All that is needed is every line of the listing below that has "macaques".

The records
+---+
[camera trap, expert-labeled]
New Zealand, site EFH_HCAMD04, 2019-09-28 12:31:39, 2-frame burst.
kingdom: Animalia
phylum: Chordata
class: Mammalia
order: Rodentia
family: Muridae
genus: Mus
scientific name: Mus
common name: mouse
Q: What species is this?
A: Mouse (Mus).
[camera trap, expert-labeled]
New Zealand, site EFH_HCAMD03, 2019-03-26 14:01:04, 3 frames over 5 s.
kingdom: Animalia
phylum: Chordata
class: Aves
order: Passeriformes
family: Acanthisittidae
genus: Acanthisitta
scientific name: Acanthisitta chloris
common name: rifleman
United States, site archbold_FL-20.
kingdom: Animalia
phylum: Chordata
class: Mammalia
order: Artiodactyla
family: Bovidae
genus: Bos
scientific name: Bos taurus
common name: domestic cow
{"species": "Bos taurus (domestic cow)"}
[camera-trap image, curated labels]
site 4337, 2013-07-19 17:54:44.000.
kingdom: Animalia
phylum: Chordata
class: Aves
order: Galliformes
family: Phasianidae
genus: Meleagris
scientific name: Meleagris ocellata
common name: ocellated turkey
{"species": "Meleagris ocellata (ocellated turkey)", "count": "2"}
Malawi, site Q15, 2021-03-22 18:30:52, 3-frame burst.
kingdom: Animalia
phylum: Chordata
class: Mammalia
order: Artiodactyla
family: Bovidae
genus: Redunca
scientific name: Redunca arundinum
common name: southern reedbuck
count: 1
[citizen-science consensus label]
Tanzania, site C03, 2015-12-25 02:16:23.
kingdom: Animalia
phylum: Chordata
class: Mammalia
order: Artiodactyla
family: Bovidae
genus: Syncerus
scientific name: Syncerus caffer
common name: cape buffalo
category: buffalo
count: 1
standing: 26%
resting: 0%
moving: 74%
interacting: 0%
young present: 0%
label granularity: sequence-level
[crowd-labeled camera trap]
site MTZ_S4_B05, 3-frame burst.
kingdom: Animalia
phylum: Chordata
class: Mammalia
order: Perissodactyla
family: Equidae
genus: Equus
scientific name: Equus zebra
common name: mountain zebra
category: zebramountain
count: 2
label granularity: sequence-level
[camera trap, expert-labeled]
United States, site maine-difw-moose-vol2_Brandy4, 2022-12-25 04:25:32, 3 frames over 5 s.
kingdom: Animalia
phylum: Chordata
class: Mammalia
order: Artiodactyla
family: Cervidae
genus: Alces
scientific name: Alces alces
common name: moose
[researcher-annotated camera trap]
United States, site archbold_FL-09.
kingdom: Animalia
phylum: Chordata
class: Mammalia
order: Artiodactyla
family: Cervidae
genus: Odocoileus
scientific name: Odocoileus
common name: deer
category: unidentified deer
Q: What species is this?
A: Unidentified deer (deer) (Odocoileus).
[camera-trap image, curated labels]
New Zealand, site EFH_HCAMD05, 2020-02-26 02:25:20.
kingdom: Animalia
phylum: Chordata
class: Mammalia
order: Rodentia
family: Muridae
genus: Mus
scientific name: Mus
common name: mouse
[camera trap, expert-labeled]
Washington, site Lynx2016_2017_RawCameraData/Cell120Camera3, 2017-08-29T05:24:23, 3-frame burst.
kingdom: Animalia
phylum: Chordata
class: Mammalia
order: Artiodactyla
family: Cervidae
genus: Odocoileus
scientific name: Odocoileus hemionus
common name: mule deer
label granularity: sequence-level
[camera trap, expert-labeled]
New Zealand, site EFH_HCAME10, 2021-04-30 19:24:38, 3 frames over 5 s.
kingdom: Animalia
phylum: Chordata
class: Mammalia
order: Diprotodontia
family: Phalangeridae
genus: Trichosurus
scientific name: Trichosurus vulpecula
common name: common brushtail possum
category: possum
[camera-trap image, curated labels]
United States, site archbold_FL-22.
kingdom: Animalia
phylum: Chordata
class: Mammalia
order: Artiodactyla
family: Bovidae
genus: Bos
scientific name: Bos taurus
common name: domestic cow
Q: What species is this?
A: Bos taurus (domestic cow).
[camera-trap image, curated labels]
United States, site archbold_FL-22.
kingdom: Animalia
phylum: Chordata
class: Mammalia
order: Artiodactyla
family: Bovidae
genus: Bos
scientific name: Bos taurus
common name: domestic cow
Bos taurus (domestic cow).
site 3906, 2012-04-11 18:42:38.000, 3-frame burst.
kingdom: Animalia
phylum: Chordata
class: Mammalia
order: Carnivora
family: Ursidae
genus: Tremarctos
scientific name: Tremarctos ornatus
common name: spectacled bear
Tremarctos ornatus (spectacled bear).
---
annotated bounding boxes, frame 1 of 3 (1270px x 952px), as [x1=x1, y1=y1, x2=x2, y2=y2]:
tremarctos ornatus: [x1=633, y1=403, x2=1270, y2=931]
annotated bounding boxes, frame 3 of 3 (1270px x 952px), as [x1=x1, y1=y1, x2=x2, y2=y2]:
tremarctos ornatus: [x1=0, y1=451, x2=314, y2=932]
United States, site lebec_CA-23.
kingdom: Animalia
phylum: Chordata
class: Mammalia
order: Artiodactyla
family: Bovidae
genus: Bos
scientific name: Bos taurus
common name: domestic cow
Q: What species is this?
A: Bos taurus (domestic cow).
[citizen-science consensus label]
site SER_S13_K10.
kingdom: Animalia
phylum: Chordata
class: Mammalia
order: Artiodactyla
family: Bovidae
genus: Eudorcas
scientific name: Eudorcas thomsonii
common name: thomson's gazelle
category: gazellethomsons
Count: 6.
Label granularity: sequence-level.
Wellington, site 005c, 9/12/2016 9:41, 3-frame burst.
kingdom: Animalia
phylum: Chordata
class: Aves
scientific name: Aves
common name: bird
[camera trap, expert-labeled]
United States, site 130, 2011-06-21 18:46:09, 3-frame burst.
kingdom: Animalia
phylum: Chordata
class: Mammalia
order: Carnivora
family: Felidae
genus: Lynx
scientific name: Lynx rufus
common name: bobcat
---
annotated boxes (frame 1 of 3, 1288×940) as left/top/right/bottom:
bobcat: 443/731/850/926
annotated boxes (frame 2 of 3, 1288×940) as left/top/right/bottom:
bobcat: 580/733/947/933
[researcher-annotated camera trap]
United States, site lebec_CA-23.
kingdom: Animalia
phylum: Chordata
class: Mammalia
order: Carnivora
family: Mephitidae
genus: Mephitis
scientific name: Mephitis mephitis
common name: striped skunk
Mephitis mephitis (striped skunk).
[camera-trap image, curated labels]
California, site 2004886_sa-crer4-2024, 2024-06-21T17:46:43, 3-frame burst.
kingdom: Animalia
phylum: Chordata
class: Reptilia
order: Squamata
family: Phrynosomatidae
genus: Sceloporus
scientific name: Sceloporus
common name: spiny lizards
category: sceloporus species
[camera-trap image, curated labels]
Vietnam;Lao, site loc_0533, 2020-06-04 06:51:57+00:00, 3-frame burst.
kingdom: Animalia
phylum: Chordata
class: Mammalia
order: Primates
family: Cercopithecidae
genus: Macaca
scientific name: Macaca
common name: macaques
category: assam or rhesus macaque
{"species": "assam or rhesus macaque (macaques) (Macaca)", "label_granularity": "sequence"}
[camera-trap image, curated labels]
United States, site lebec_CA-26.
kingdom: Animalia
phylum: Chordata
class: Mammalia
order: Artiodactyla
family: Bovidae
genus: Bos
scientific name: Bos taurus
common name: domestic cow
+---+
Exercise output
common name: macaques
{"species": "assam or rhesus macaque (macaques) (Macaca)", "label_granularity": "sequence"}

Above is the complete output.